DKPro Core - Convert serialized/binary CAS to XMI

Conversion

Reads each binary/serialized CAS file from the corpus in the specified folder and writes them to the target folder using the UIMA XMI format.

Copy the script to a file called binary2xmi.groovy and call it e.g. using groovy binary2xmi.groovy binaryCasFile.ser .. This creates a file called in UIMA XMI format in the current directory. The name of the created file depends on the document metadata encoded in the binary CAS and may well be different from the file name of the binary CAS! A type-system file will be written to the same folder. This will allow you to open load the file e.g. using the UIMA CAS Editor plugin for Eclipse.

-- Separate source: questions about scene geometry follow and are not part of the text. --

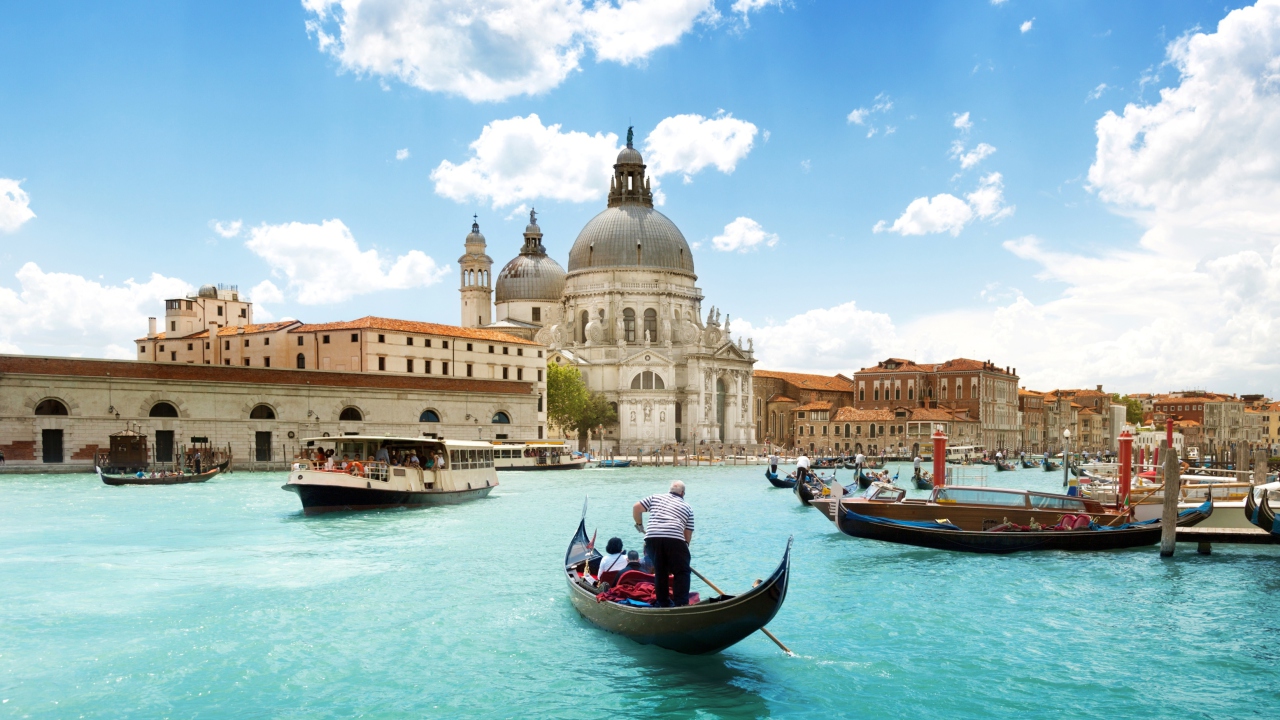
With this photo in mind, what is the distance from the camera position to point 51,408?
35781mm

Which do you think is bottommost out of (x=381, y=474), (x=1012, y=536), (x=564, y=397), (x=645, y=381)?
(x=1012, y=536)

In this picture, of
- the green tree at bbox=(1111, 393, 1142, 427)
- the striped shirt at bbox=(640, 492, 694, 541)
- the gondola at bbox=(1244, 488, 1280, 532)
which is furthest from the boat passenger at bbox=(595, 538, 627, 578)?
the green tree at bbox=(1111, 393, 1142, 427)

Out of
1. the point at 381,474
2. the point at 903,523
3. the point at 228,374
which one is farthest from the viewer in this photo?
the point at 228,374

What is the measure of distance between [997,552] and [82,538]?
664 inches

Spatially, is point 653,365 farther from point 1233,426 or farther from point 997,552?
point 1233,426

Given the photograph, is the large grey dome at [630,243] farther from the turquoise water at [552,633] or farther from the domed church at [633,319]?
the turquoise water at [552,633]

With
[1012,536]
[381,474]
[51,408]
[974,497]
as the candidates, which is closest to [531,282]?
[51,408]

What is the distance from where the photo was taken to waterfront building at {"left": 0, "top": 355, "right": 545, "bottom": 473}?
3512 cm

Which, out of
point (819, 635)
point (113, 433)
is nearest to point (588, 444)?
point (113, 433)

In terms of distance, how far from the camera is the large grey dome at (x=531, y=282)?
79375mm

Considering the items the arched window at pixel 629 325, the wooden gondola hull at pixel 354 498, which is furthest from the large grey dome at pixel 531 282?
the wooden gondola hull at pixel 354 498

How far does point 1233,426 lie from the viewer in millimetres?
105812

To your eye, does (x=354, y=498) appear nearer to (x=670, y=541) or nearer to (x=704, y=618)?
(x=670, y=541)

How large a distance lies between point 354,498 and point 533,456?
23.7m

@Grab(group='de.tudarmstadt.ukp.dkpro.core', 
  module='de.tudarmstadt.ukp.dkpro.core.io.bincas-asl', 
  version='1.7.0')
@Grab(group='de.tudarmstadt.ukp.dkpro.core', 
  module='de.tudarmstadt.ukp.dkpro.core.io.xmi-asl', 
  version='1.7.0')
 
import static org.apache.uima.fit.pipeline.SimplePipeline.*;
import static org.apache.uima.fit.factory.CollectionReaderFactory.*;
import static org.apache.uima.fit.factory.AnalysisEngineFactory.*;

import de.tudarmstadt.ukp.dkpro.core.io.bincas.*;
import de.tudarmstadt.ukp.dkpro.core.io.xmi.*;
 
// Assemble and run pipeline
runPipeline(
  createReaderDescription(BinaryCasReader,
    BinaryCasReader.PARAM_SOURCE_LOCATION, args[0]),
  createEngineDescription(XmiWriter,
    XmiWriter.PARAM_TARGET_LOCATION, args[1],
    XmiWriter.PARAM_STRIP_EXTENSION, true))